Außerdem sollen die Anreize für Frühverrentung so weit wie möglich abgeschafft werden. Das griechische Rentensystem gilt insbesondere in Krisenzeiten als einzige soziale Grundversorgung. Da Arbeitslose kaum mit Unterstützung durch den Staat rechnen können, leben ganze Familien häufig von der nicht eben üppigen Rente ihrer Eltern oder Großeltern. Die Rentenreform ist hart umkämpft. Auch die griechische Regierung will reformieren, aber mit weniger Einsparungen.

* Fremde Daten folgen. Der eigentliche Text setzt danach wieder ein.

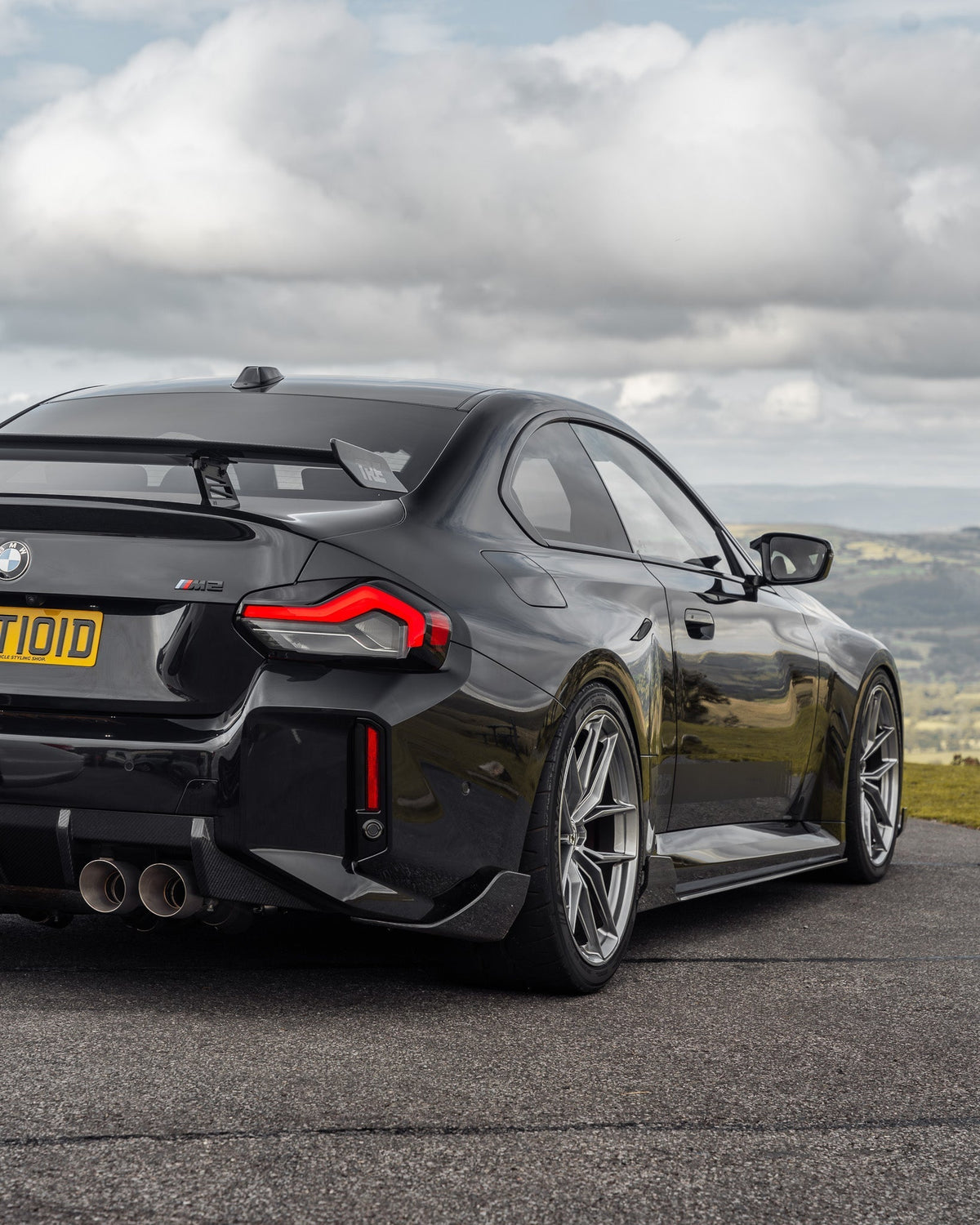 BMW G87 M2 TR87 Pre-preg Carbon Fibre Rear Bumper Winglets by TREVORA (2023+)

Die Rentenreform soll nach den Vorstellungen der Europäer Einsparungen bringen, die bis zu ein Prozent des Brutto-Inlands-Produkts betragen.
- Privatisierungen
Um die Umsetzung der Ausschreibungen zu erleichtern, werden die Behörden alle ausstehenden Vorhaben der Privatisierung umsetzen. Dazu gehören die Regionalflughäfen, die Zug- und Autobahngesellschaft und die Häfen von Piräus, Thessaloniki und Hellikon. Da das Bieterverfahren für die Regionalflughäfen abgeschlossen ist, wird die Regierung die Privatisierung unwiderruflich durchführen.
Für 14 griechische Flughäfen hatte im November der Betreiber des Frankfurter Flughafens Fraport den Zuschlag erhalten. Paradox: Auch die deutsche Fraport befindet sich zu 51 Prozent in staatlichem Besitz. Die Regierung von Ministerpräsident Tsipras hat den Verkauf gestoppt, sie ist gegen Privatisierungen. Eine ur-linke Forderung. Gleichzeitig aber geht sie bisher nicht gegen die Steuerprivilegien vor, die griechische Reeder genießen. Die stärker zu besteuern, steht ebenfalls auf der Brüsseler Liste. Auf der eine wesentliche Forderung Griechenlands wiederum gar nicht erwähnt wird: die nämlich nach einem Schuldenschnitt.